[REQUIREMENT] Write out the article header below from "Kang, C.M., Liu, M., Garshick, E." up to and including "of Indoor radioactivity.", swapping "Occupied Homes" for "Residential Dwellings".
[[ TEXT open ]]
Choong-Min Kang 1, Man Liu1, Eric Garshick2, Petros Koutrakis1

Exposure, Epidemiology, and Risk Program, Department of Environmental Health, Harvard T.H. Chan School of Public Health, Boston, MA 02215, USA
Pulmonary, Allergy, Sleep, and Critical Care Medicine Section, Medical Service, VA Boston Healthcare System; Channing Division of Network Medicine, Brigham & Women’s Hospital; Harvard Medical School, Boston, MA 02130, USA



Download Citation: ||https://doi.org/10.4209/aaqr.2020.01.0037 


Cite this article:

Kang, C.M., Liu, M., Garshick, E. and Koutrakis, P. (2020). Indoor Particle Alpha Radioactivity Origins in Occupied Homes. Aerosol Air Qual. Res., https://doi.org/10.4209/aaqr.2020.01.0037


HIGHLIGHTS

  • Addressed the origins of Indoor radioactivity.
  • Short-lived α-activity is associated with indoor radon decay.
  • Long-lived α-activity is mainly associated with outdoor radioactivity.
[[ TEXT closed ]]
[[ PROVIDED DATA open ]]
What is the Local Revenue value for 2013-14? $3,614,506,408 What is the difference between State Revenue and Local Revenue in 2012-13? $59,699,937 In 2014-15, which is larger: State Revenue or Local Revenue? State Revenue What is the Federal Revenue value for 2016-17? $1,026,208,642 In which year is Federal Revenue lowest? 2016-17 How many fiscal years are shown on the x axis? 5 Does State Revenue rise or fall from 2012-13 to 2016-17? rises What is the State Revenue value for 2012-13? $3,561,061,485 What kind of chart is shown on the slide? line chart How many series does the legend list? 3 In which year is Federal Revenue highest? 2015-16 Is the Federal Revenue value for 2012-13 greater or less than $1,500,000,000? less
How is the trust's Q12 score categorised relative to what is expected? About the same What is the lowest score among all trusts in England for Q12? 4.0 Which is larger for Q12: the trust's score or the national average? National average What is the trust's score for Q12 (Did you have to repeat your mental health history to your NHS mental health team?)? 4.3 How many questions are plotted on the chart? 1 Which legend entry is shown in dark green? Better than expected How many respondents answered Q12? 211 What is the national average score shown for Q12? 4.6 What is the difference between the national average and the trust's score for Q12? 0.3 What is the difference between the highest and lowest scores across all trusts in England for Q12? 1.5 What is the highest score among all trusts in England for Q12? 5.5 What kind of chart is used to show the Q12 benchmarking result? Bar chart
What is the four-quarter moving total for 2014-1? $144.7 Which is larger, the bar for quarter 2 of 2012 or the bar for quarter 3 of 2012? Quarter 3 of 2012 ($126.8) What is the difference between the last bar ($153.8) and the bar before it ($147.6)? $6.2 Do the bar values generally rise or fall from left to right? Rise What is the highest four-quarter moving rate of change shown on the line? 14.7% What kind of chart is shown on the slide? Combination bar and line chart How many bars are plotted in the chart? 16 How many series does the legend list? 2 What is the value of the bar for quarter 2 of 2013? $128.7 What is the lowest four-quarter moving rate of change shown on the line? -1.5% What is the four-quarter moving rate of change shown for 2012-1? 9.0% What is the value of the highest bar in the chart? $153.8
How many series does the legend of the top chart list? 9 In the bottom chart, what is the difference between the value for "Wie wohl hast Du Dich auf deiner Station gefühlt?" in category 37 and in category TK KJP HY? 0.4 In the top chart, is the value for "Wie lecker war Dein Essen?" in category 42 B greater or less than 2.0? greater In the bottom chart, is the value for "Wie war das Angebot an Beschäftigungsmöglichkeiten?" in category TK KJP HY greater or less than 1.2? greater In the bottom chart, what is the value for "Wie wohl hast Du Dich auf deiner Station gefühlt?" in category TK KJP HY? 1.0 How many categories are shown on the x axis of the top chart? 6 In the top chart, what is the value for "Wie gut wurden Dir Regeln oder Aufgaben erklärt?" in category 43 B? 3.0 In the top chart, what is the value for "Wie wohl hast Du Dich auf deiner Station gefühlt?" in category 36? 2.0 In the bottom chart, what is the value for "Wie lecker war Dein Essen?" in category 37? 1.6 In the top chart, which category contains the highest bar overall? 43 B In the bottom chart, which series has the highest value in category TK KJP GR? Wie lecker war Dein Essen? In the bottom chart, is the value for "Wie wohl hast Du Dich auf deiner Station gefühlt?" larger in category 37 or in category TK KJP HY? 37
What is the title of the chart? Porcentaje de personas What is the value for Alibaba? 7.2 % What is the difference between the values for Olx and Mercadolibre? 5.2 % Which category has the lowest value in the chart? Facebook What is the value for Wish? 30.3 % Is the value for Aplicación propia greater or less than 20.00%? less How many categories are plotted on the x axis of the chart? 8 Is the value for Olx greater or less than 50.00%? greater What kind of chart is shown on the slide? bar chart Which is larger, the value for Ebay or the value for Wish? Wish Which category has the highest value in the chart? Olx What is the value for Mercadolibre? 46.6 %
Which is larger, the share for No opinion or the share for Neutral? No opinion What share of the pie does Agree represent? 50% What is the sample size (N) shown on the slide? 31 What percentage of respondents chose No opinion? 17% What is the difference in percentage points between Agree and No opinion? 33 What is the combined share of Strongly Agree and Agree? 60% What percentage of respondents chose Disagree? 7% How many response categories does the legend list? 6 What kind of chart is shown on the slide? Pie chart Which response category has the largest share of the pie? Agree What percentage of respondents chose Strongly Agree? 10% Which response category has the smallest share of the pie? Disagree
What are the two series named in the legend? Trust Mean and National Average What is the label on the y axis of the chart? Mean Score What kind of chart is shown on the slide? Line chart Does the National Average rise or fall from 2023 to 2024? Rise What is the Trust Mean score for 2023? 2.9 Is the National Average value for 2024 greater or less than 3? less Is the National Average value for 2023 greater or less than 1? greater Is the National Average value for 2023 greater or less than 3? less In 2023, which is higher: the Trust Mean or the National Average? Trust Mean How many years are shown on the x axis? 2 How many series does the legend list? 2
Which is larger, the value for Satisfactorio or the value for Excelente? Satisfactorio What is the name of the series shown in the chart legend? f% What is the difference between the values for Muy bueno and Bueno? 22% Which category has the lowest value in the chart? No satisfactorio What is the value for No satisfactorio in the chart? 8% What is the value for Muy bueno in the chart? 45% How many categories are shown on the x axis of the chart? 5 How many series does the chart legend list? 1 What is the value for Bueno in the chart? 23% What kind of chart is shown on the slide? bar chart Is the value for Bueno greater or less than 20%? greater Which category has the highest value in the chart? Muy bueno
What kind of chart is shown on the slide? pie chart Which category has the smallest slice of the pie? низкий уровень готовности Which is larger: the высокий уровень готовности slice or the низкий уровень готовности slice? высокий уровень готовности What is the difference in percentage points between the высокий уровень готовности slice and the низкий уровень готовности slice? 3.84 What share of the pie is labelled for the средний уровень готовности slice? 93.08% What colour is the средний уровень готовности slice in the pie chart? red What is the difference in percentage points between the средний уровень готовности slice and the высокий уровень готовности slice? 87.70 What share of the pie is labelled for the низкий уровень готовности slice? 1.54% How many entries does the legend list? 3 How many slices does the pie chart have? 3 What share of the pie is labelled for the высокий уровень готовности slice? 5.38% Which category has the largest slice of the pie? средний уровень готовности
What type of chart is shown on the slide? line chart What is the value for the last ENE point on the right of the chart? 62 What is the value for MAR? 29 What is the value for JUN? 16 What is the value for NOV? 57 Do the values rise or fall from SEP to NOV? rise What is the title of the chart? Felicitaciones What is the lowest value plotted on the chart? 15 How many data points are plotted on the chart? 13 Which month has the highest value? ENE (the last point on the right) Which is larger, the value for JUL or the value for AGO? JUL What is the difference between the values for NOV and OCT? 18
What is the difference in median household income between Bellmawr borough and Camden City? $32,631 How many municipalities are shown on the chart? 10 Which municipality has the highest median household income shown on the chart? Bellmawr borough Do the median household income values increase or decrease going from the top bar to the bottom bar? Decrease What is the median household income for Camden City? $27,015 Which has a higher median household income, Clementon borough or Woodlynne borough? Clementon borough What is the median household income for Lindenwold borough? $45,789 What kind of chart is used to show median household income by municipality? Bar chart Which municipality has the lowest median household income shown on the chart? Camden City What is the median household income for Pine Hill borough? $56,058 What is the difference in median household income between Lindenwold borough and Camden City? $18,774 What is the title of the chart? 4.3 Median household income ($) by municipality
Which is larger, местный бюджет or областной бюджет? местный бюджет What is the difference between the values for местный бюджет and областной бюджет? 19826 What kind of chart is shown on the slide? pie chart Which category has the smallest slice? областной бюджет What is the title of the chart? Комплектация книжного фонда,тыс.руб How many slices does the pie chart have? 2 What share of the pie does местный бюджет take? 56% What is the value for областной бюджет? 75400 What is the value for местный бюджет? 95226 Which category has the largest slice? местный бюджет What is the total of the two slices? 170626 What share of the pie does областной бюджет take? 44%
[[ PROVIDED DATA closed ]]
[RESULT OF THIS TASK]
Kang, C.M., Liu, M., Garshick, E. and Koutrakis, P. (2020). Indoor Particle Alpha Radioactivity Origins in Residential Dwellings. Aerosol Air Qual. Res., https://doi.org/10.4209/aaqr.2020.01.0037


HIGHLIGHTS

  • Addressed the origins of Indoor radioactivity.